# GIVEN EXERCISE
Exactly the lines from the one containing "Which is closest to countertop" through the end of the data below are to be reproduced, and nothing besides them.

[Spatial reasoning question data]
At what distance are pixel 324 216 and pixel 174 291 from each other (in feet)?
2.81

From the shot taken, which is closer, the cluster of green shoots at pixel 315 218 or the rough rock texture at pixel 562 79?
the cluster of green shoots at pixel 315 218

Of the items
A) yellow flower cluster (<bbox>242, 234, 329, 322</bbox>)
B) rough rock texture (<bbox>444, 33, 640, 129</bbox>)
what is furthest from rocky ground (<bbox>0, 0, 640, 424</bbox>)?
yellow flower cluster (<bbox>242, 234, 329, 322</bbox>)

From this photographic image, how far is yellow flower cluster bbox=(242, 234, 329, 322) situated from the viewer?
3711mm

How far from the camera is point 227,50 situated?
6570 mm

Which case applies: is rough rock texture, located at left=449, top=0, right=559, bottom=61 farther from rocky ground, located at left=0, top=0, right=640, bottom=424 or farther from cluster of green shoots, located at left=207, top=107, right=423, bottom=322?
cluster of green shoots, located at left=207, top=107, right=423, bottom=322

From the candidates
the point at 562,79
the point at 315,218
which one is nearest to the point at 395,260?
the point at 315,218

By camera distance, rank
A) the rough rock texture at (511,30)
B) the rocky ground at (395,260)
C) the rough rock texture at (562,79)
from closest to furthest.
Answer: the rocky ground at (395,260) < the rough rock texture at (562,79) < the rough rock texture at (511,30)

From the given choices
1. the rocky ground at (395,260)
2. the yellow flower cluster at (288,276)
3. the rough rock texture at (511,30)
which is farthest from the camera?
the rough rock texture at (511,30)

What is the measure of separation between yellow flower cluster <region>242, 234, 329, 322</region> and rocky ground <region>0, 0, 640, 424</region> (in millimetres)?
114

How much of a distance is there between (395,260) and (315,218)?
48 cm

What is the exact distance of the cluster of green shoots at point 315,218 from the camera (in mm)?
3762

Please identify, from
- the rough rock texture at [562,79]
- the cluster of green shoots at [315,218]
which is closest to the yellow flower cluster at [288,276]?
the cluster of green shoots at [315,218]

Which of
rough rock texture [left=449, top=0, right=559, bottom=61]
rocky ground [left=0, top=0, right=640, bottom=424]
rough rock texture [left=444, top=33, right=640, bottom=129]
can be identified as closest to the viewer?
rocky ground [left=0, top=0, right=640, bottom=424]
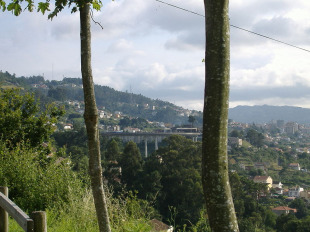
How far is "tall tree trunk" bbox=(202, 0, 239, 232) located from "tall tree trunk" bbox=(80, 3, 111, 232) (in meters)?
1.50

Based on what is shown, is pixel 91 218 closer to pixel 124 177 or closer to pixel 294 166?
pixel 124 177

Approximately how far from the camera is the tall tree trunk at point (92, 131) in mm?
3736

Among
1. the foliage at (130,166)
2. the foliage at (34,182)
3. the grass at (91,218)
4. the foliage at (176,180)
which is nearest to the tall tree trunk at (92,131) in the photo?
the grass at (91,218)

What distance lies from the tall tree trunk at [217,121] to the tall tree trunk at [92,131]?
1.50 m

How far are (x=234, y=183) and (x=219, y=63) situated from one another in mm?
32822

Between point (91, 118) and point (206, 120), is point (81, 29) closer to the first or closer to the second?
point (91, 118)

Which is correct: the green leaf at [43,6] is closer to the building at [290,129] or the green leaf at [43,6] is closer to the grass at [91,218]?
the grass at [91,218]

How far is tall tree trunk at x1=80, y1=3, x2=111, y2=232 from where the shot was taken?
3736 millimetres

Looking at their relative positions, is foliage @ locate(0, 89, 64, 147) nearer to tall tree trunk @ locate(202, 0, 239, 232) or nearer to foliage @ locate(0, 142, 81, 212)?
foliage @ locate(0, 142, 81, 212)

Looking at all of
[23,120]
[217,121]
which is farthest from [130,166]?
[217,121]

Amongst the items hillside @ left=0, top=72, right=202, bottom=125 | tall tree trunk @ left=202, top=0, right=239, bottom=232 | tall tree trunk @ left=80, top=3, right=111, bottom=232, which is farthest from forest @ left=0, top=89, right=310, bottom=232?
hillside @ left=0, top=72, right=202, bottom=125

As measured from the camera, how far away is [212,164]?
2.38m

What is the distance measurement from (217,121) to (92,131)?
1575 millimetres

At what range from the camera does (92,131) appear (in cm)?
373
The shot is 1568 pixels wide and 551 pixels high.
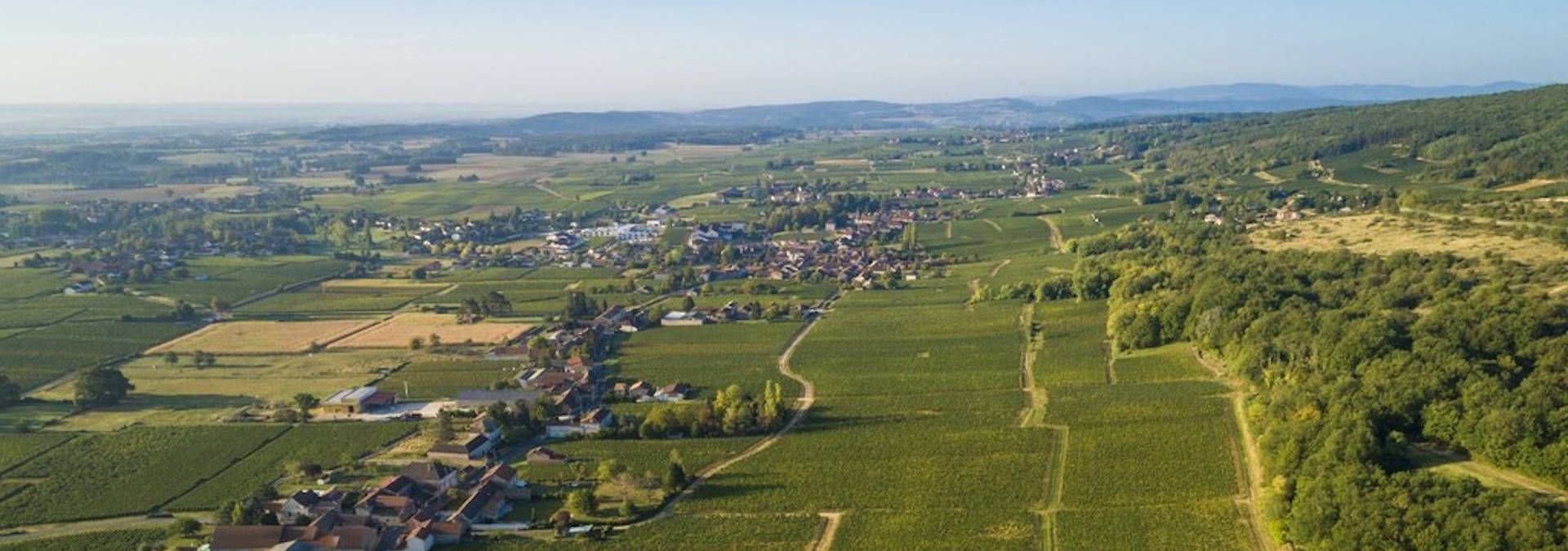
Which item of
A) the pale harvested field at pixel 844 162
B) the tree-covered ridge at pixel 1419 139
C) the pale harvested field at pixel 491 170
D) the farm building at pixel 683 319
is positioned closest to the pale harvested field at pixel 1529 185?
the tree-covered ridge at pixel 1419 139

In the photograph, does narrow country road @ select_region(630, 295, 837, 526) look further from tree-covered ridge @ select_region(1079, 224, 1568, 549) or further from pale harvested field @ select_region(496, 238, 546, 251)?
pale harvested field @ select_region(496, 238, 546, 251)

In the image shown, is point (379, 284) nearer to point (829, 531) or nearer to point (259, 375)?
point (259, 375)

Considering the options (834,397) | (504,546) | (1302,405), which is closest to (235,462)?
(504,546)

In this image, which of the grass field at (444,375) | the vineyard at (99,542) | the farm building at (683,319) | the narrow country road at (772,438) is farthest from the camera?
the farm building at (683,319)

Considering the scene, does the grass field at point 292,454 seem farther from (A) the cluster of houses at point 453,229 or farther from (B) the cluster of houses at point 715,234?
(A) the cluster of houses at point 453,229

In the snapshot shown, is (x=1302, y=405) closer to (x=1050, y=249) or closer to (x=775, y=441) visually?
(x=775, y=441)

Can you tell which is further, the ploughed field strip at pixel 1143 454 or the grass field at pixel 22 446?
the grass field at pixel 22 446
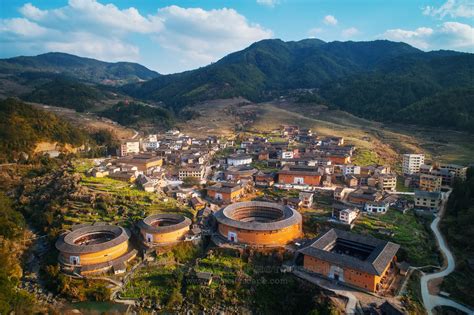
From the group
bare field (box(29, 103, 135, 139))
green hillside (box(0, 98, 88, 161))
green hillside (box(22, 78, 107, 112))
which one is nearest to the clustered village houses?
green hillside (box(0, 98, 88, 161))

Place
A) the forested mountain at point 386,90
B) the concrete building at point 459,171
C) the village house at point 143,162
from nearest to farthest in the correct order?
the concrete building at point 459,171, the village house at point 143,162, the forested mountain at point 386,90

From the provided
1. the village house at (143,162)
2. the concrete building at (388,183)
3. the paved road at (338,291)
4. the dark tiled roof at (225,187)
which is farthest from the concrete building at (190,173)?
the paved road at (338,291)

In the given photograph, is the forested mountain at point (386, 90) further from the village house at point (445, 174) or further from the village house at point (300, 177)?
the village house at point (300, 177)

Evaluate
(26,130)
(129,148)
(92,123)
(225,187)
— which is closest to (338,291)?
(225,187)

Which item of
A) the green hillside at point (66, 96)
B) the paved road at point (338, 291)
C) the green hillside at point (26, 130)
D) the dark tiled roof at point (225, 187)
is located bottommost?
the paved road at point (338, 291)

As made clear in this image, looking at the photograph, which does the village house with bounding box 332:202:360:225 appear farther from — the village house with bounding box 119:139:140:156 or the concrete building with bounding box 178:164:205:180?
the village house with bounding box 119:139:140:156

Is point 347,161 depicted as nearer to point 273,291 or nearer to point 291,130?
point 291,130

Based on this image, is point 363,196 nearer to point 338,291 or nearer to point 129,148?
A: point 338,291
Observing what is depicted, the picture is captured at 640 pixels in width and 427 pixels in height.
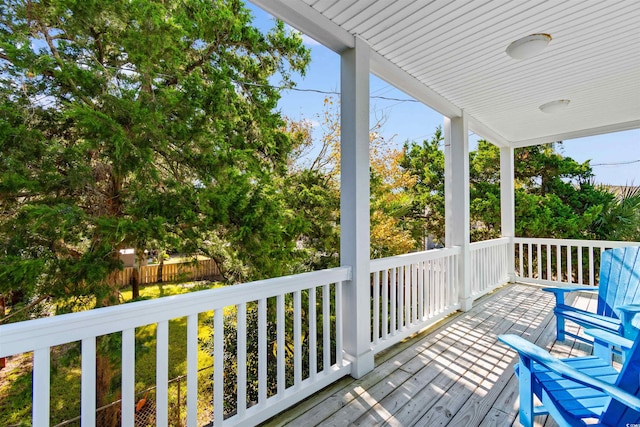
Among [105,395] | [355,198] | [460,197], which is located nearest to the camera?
[355,198]

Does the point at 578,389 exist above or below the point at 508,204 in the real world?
below

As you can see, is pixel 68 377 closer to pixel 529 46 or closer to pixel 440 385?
pixel 440 385

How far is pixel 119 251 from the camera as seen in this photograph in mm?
3281

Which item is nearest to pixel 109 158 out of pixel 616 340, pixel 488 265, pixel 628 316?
pixel 616 340

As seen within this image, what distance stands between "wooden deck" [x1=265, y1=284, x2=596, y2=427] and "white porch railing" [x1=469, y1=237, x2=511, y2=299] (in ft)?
3.26

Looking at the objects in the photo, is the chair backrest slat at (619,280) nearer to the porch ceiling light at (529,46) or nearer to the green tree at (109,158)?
the porch ceiling light at (529,46)

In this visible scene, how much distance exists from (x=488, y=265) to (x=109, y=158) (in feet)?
17.2

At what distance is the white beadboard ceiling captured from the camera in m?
2.05

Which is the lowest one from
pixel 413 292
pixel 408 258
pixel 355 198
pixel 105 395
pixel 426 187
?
pixel 105 395

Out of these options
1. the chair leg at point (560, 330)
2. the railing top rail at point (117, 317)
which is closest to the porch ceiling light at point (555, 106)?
the chair leg at point (560, 330)

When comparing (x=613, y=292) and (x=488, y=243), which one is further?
(x=488, y=243)

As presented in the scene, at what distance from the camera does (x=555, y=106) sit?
3.69m

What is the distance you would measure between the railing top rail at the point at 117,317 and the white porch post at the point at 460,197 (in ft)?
9.29

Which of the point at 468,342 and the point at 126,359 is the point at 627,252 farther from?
the point at 126,359
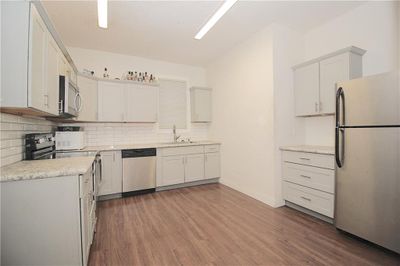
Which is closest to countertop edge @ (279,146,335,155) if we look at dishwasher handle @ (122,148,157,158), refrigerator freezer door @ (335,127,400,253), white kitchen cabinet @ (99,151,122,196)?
refrigerator freezer door @ (335,127,400,253)

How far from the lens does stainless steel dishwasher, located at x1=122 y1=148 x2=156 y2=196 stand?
11.5 feet

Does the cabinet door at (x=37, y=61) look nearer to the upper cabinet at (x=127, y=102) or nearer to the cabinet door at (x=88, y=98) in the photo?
the cabinet door at (x=88, y=98)

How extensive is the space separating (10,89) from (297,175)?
3.29 metres

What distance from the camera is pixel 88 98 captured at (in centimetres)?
346

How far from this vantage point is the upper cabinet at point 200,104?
4641 millimetres

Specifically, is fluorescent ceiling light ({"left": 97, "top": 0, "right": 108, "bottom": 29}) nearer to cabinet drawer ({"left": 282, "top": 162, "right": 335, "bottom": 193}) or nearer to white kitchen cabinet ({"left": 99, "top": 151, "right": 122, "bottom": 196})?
white kitchen cabinet ({"left": 99, "top": 151, "right": 122, "bottom": 196})

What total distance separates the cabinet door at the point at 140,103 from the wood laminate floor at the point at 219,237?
1.67 m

# RESPONSE TO THE EXERCISE
Which is closest to countertop edge @ (279,146,335,155) if we look at dishwasher handle @ (122,148,157,158), refrigerator freezer door @ (335,127,400,253), white kitchen cabinet @ (99,151,122,196)?
refrigerator freezer door @ (335,127,400,253)

How far from the lens does stainless steel dishwasher, located at x1=122 y1=148 x2=156 y2=196 stand?
11.5 feet

Does the cabinet door at (x=37, y=61) look nearer to the upper cabinet at (x=127, y=102) or nearer to the cabinet door at (x=88, y=98) in the photo?
the cabinet door at (x=88, y=98)

How extensive is the space separating (10,89) from (297,175)?
3.29 metres

What distance from the camera is pixel 88 98 captured at (in centimetres)?
346

How far from this vantage point is the upper cabinet at point 200,104?
4641 millimetres

Specifically, is fluorescent ceiling light ({"left": 97, "top": 0, "right": 108, "bottom": 29}) nearer to cabinet drawer ({"left": 282, "top": 162, "right": 335, "bottom": 193}) or nearer to white kitchen cabinet ({"left": 99, "top": 151, "right": 122, "bottom": 196})?
white kitchen cabinet ({"left": 99, "top": 151, "right": 122, "bottom": 196})

What total distance separates the cabinet door at the point at 140,103 from the wood laminate floor at the point at 219,237?
1.67 m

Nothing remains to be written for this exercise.